В соответствии с максимой «больше всего денег приносит груз 200», материальные ресурсы будут не только уходить на войну, но еще и разворовываться по пути. Другие косвенные издержки, например рост преступности и черного рынка оружия, кредитные льготы за участие в войне за счет прочих заемщиков, — все более заметны и все менее подконтрольны обществу и профессионалам. Лавина разнообразных исключительных мер и льгот для исключительных лиц и предприятий разрыхляет российскую финансовую систему изнутри.
Со временем бремя войны и аппетит тех, кто на ней зарабатывает, окажутся так велики, что никакой рынок не сможет с ними справляться. Проблемы можно будет попробовать временно устранить с помощью манипуляций статистикой, директивного сдерживания цен и скрытого субсидирования. Но в какой-то момент накопившийся объем дисбалансов неизбежно выйдет на поверхность, обернувшись очередным обнулением обязательств государства перед гражданами. Примет ли оно форму конфискаций, отмены непомерных субсидий, роста цен или очередной бесконечной заморозки вкладов и пенсий — уже не так важно.
Нежелание сберегать
Будут выполнены мифические «цели СВО» или нет, финансовая система России все равно не сможет обеспечить долгосрочную стабильность сбережений. Власти уже несколько лет делают шаги в эту сторону. Еще до полномасштабного вторжения в Украину правительство «заморозило» накопительную пенсию (с 2014 года), а потом уменьшило страховую пенсию, повысив пенсионный возраст (в 2018 году). В условиях военного времени нагрузка на пенсионную систему вырастет, а источники ее финансирования сократятся, что делает дальнейшее сокращение пенсий неизбежным.

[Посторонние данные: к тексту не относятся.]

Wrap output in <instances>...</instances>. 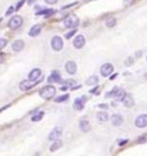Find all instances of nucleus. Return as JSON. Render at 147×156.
<instances>
[{"label": "nucleus", "instance_id": "1", "mask_svg": "<svg viewBox=\"0 0 147 156\" xmlns=\"http://www.w3.org/2000/svg\"><path fill=\"white\" fill-rule=\"evenodd\" d=\"M63 25H65V27H67V29L75 30L76 26L79 25V17H77L76 14H69L63 20Z\"/></svg>", "mask_w": 147, "mask_h": 156}, {"label": "nucleus", "instance_id": "2", "mask_svg": "<svg viewBox=\"0 0 147 156\" xmlns=\"http://www.w3.org/2000/svg\"><path fill=\"white\" fill-rule=\"evenodd\" d=\"M39 94H40V97H43L44 99H50L54 97L56 94V88L53 85H47L40 89V92H39Z\"/></svg>", "mask_w": 147, "mask_h": 156}, {"label": "nucleus", "instance_id": "3", "mask_svg": "<svg viewBox=\"0 0 147 156\" xmlns=\"http://www.w3.org/2000/svg\"><path fill=\"white\" fill-rule=\"evenodd\" d=\"M22 23H23V20H22L21 16H14V17L10 18L8 26L10 30H16V29H18V27H21Z\"/></svg>", "mask_w": 147, "mask_h": 156}, {"label": "nucleus", "instance_id": "4", "mask_svg": "<svg viewBox=\"0 0 147 156\" xmlns=\"http://www.w3.org/2000/svg\"><path fill=\"white\" fill-rule=\"evenodd\" d=\"M29 80L32 81V83H35V84L38 81H40L41 80V71L39 69H34L30 72V75H29Z\"/></svg>", "mask_w": 147, "mask_h": 156}, {"label": "nucleus", "instance_id": "5", "mask_svg": "<svg viewBox=\"0 0 147 156\" xmlns=\"http://www.w3.org/2000/svg\"><path fill=\"white\" fill-rule=\"evenodd\" d=\"M52 48L54 51H62V48H63V40H62V37L59 36H54L52 39Z\"/></svg>", "mask_w": 147, "mask_h": 156}, {"label": "nucleus", "instance_id": "6", "mask_svg": "<svg viewBox=\"0 0 147 156\" xmlns=\"http://www.w3.org/2000/svg\"><path fill=\"white\" fill-rule=\"evenodd\" d=\"M112 71H114V66L111 63H105V65H102V67H101V75L110 76L112 74Z\"/></svg>", "mask_w": 147, "mask_h": 156}, {"label": "nucleus", "instance_id": "7", "mask_svg": "<svg viewBox=\"0 0 147 156\" xmlns=\"http://www.w3.org/2000/svg\"><path fill=\"white\" fill-rule=\"evenodd\" d=\"M135 126L137 128H145L147 126V115L143 114V115H139L137 119H135Z\"/></svg>", "mask_w": 147, "mask_h": 156}, {"label": "nucleus", "instance_id": "8", "mask_svg": "<svg viewBox=\"0 0 147 156\" xmlns=\"http://www.w3.org/2000/svg\"><path fill=\"white\" fill-rule=\"evenodd\" d=\"M84 45H85V37H84V35H77L74 40V47L76 49H81Z\"/></svg>", "mask_w": 147, "mask_h": 156}, {"label": "nucleus", "instance_id": "9", "mask_svg": "<svg viewBox=\"0 0 147 156\" xmlns=\"http://www.w3.org/2000/svg\"><path fill=\"white\" fill-rule=\"evenodd\" d=\"M87 98L85 97H81V98H76L75 102H74V108L76 111H81L84 108V103H85Z\"/></svg>", "mask_w": 147, "mask_h": 156}, {"label": "nucleus", "instance_id": "10", "mask_svg": "<svg viewBox=\"0 0 147 156\" xmlns=\"http://www.w3.org/2000/svg\"><path fill=\"white\" fill-rule=\"evenodd\" d=\"M48 83H62V77L58 71H53L48 77Z\"/></svg>", "mask_w": 147, "mask_h": 156}, {"label": "nucleus", "instance_id": "11", "mask_svg": "<svg viewBox=\"0 0 147 156\" xmlns=\"http://www.w3.org/2000/svg\"><path fill=\"white\" fill-rule=\"evenodd\" d=\"M61 134H62V129H61V128H54V129L50 132L49 139H50V141H58V138L61 137Z\"/></svg>", "mask_w": 147, "mask_h": 156}, {"label": "nucleus", "instance_id": "12", "mask_svg": "<svg viewBox=\"0 0 147 156\" xmlns=\"http://www.w3.org/2000/svg\"><path fill=\"white\" fill-rule=\"evenodd\" d=\"M66 71L69 72L70 75H74L76 72V70H77V67H76V63L75 62H72V61H69V62H66Z\"/></svg>", "mask_w": 147, "mask_h": 156}, {"label": "nucleus", "instance_id": "13", "mask_svg": "<svg viewBox=\"0 0 147 156\" xmlns=\"http://www.w3.org/2000/svg\"><path fill=\"white\" fill-rule=\"evenodd\" d=\"M34 85H35V83H32L30 80H23L20 83V89L21 90H29V89H31Z\"/></svg>", "mask_w": 147, "mask_h": 156}, {"label": "nucleus", "instance_id": "14", "mask_svg": "<svg viewBox=\"0 0 147 156\" xmlns=\"http://www.w3.org/2000/svg\"><path fill=\"white\" fill-rule=\"evenodd\" d=\"M40 31H41V26L40 25H34L30 29V31H29V35L32 36V37H35V36H38L39 34H40Z\"/></svg>", "mask_w": 147, "mask_h": 156}, {"label": "nucleus", "instance_id": "15", "mask_svg": "<svg viewBox=\"0 0 147 156\" xmlns=\"http://www.w3.org/2000/svg\"><path fill=\"white\" fill-rule=\"evenodd\" d=\"M111 122H112V125H115V126H120L123 124V118H121V115H112L111 116Z\"/></svg>", "mask_w": 147, "mask_h": 156}, {"label": "nucleus", "instance_id": "16", "mask_svg": "<svg viewBox=\"0 0 147 156\" xmlns=\"http://www.w3.org/2000/svg\"><path fill=\"white\" fill-rule=\"evenodd\" d=\"M23 47H25L23 40H16V41L12 44V49H13L14 52H20V51H22V49H23Z\"/></svg>", "mask_w": 147, "mask_h": 156}, {"label": "nucleus", "instance_id": "17", "mask_svg": "<svg viewBox=\"0 0 147 156\" xmlns=\"http://www.w3.org/2000/svg\"><path fill=\"white\" fill-rule=\"evenodd\" d=\"M123 103L125 105V107H133V105H134V99H133V97L131 96V94H127L125 98L123 99Z\"/></svg>", "mask_w": 147, "mask_h": 156}, {"label": "nucleus", "instance_id": "18", "mask_svg": "<svg viewBox=\"0 0 147 156\" xmlns=\"http://www.w3.org/2000/svg\"><path fill=\"white\" fill-rule=\"evenodd\" d=\"M125 96H127L125 90H124V89L117 88V90H116V93H115V96H114V97L117 99V101H123V99L125 98Z\"/></svg>", "mask_w": 147, "mask_h": 156}, {"label": "nucleus", "instance_id": "19", "mask_svg": "<svg viewBox=\"0 0 147 156\" xmlns=\"http://www.w3.org/2000/svg\"><path fill=\"white\" fill-rule=\"evenodd\" d=\"M80 130L81 132H84V133H87V132H89V129H90V124H89V121L88 120H81L80 121Z\"/></svg>", "mask_w": 147, "mask_h": 156}, {"label": "nucleus", "instance_id": "20", "mask_svg": "<svg viewBox=\"0 0 147 156\" xmlns=\"http://www.w3.org/2000/svg\"><path fill=\"white\" fill-rule=\"evenodd\" d=\"M97 120L99 122H106L107 120H109V115H107V112H98L97 114Z\"/></svg>", "mask_w": 147, "mask_h": 156}, {"label": "nucleus", "instance_id": "21", "mask_svg": "<svg viewBox=\"0 0 147 156\" xmlns=\"http://www.w3.org/2000/svg\"><path fill=\"white\" fill-rule=\"evenodd\" d=\"M61 147H62V141H59V139H58V141H54V143L50 146V151L54 152V151H57V150L61 148Z\"/></svg>", "mask_w": 147, "mask_h": 156}, {"label": "nucleus", "instance_id": "22", "mask_svg": "<svg viewBox=\"0 0 147 156\" xmlns=\"http://www.w3.org/2000/svg\"><path fill=\"white\" fill-rule=\"evenodd\" d=\"M98 83V76H90V77H88L87 79V84L88 85H95Z\"/></svg>", "mask_w": 147, "mask_h": 156}, {"label": "nucleus", "instance_id": "23", "mask_svg": "<svg viewBox=\"0 0 147 156\" xmlns=\"http://www.w3.org/2000/svg\"><path fill=\"white\" fill-rule=\"evenodd\" d=\"M53 13H56V10H53V9H45V10H40V12H38V16H40V14H44V16H52Z\"/></svg>", "mask_w": 147, "mask_h": 156}, {"label": "nucleus", "instance_id": "24", "mask_svg": "<svg viewBox=\"0 0 147 156\" xmlns=\"http://www.w3.org/2000/svg\"><path fill=\"white\" fill-rule=\"evenodd\" d=\"M43 116H44V112H43V111H40V112H38L36 115H34L32 118H31V120L32 121H39V120L43 119Z\"/></svg>", "mask_w": 147, "mask_h": 156}, {"label": "nucleus", "instance_id": "25", "mask_svg": "<svg viewBox=\"0 0 147 156\" xmlns=\"http://www.w3.org/2000/svg\"><path fill=\"white\" fill-rule=\"evenodd\" d=\"M69 99V94H63V96H61V97H57L54 99L57 103H59V102H65V101H67Z\"/></svg>", "mask_w": 147, "mask_h": 156}, {"label": "nucleus", "instance_id": "26", "mask_svg": "<svg viewBox=\"0 0 147 156\" xmlns=\"http://www.w3.org/2000/svg\"><path fill=\"white\" fill-rule=\"evenodd\" d=\"M115 23H116V20H115V18H110V20H107L106 26H107V27H114Z\"/></svg>", "mask_w": 147, "mask_h": 156}, {"label": "nucleus", "instance_id": "27", "mask_svg": "<svg viewBox=\"0 0 147 156\" xmlns=\"http://www.w3.org/2000/svg\"><path fill=\"white\" fill-rule=\"evenodd\" d=\"M5 45H7V40L5 39H0V49H3Z\"/></svg>", "mask_w": 147, "mask_h": 156}, {"label": "nucleus", "instance_id": "28", "mask_svg": "<svg viewBox=\"0 0 147 156\" xmlns=\"http://www.w3.org/2000/svg\"><path fill=\"white\" fill-rule=\"evenodd\" d=\"M75 32H76V30H72V31H70V32H67V34H66V39H70L74 34H75Z\"/></svg>", "mask_w": 147, "mask_h": 156}, {"label": "nucleus", "instance_id": "29", "mask_svg": "<svg viewBox=\"0 0 147 156\" xmlns=\"http://www.w3.org/2000/svg\"><path fill=\"white\" fill-rule=\"evenodd\" d=\"M146 141H147V136H143V137H141L137 142H138V143H143V142H146Z\"/></svg>", "mask_w": 147, "mask_h": 156}, {"label": "nucleus", "instance_id": "30", "mask_svg": "<svg viewBox=\"0 0 147 156\" xmlns=\"http://www.w3.org/2000/svg\"><path fill=\"white\" fill-rule=\"evenodd\" d=\"M23 3H25V0H21V2H20L18 4H17V7H16V9H17V10H18V9H20V8L22 7V5H23Z\"/></svg>", "mask_w": 147, "mask_h": 156}, {"label": "nucleus", "instance_id": "31", "mask_svg": "<svg viewBox=\"0 0 147 156\" xmlns=\"http://www.w3.org/2000/svg\"><path fill=\"white\" fill-rule=\"evenodd\" d=\"M13 10H14V8H13V7H10V8H8V10H7V13H5V14H7V16L12 14V13H13Z\"/></svg>", "mask_w": 147, "mask_h": 156}, {"label": "nucleus", "instance_id": "32", "mask_svg": "<svg viewBox=\"0 0 147 156\" xmlns=\"http://www.w3.org/2000/svg\"><path fill=\"white\" fill-rule=\"evenodd\" d=\"M44 2L47 3V4H56V3L58 2V0H44Z\"/></svg>", "mask_w": 147, "mask_h": 156}, {"label": "nucleus", "instance_id": "33", "mask_svg": "<svg viewBox=\"0 0 147 156\" xmlns=\"http://www.w3.org/2000/svg\"><path fill=\"white\" fill-rule=\"evenodd\" d=\"M132 63H133V58H128V59L125 61V65H127V66H128V65H129V66H131Z\"/></svg>", "mask_w": 147, "mask_h": 156}, {"label": "nucleus", "instance_id": "34", "mask_svg": "<svg viewBox=\"0 0 147 156\" xmlns=\"http://www.w3.org/2000/svg\"><path fill=\"white\" fill-rule=\"evenodd\" d=\"M98 107H99V108H103V110H106L107 107H109V106H107V105H99Z\"/></svg>", "mask_w": 147, "mask_h": 156}, {"label": "nucleus", "instance_id": "35", "mask_svg": "<svg viewBox=\"0 0 147 156\" xmlns=\"http://www.w3.org/2000/svg\"><path fill=\"white\" fill-rule=\"evenodd\" d=\"M133 2V0H124V4H125V5H128V4H131Z\"/></svg>", "mask_w": 147, "mask_h": 156}, {"label": "nucleus", "instance_id": "36", "mask_svg": "<svg viewBox=\"0 0 147 156\" xmlns=\"http://www.w3.org/2000/svg\"><path fill=\"white\" fill-rule=\"evenodd\" d=\"M141 54H142V52H137L135 53V57H141Z\"/></svg>", "mask_w": 147, "mask_h": 156}, {"label": "nucleus", "instance_id": "37", "mask_svg": "<svg viewBox=\"0 0 147 156\" xmlns=\"http://www.w3.org/2000/svg\"><path fill=\"white\" fill-rule=\"evenodd\" d=\"M146 79H147V74H146Z\"/></svg>", "mask_w": 147, "mask_h": 156}]
</instances>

Мало того, попытки избежать финансовых потерь в будущем дополнительно усиливают перегрев российской экономики. Если люди опасаются вкладываться в российские финансовые активы, то они тратят деньги на активы реальные. Отсюда высокая инфляция — например, в секторе недвижимости. Ведь покупатель квартиры делает инвестицию в реальный актив, часто с использованием номинального обязательства — ипотечного кредита, который часто еще и субсидируется государством. Такую пенсию — в виде квадратных метров — государству будет намного сложнее отобрать.

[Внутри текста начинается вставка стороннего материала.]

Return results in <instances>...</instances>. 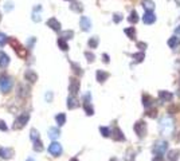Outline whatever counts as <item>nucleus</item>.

Ускорившаяся инфляция, растущее потребление и высокие ставки по депозитам — закономерный результат желания людей тратить, а не копить. Граждане, которые за последние два года потеряли удобный доступ к международным финансовым рынкам, зафиксировали огромные потери в стоимости российских акций, увидели, как товары исчезают с прилавков или дорожают в разы за несколько месяцев, не могут безгранично доверять российской финансовой системе.
Воюющая Россия может стать для кого-то страной заработка, но никто не считает ее надежной страной для сбережения заработанного. Только двузначная доходность и недоступность альтернатив держат оставшихся инвесторов на российском финансовом рынке.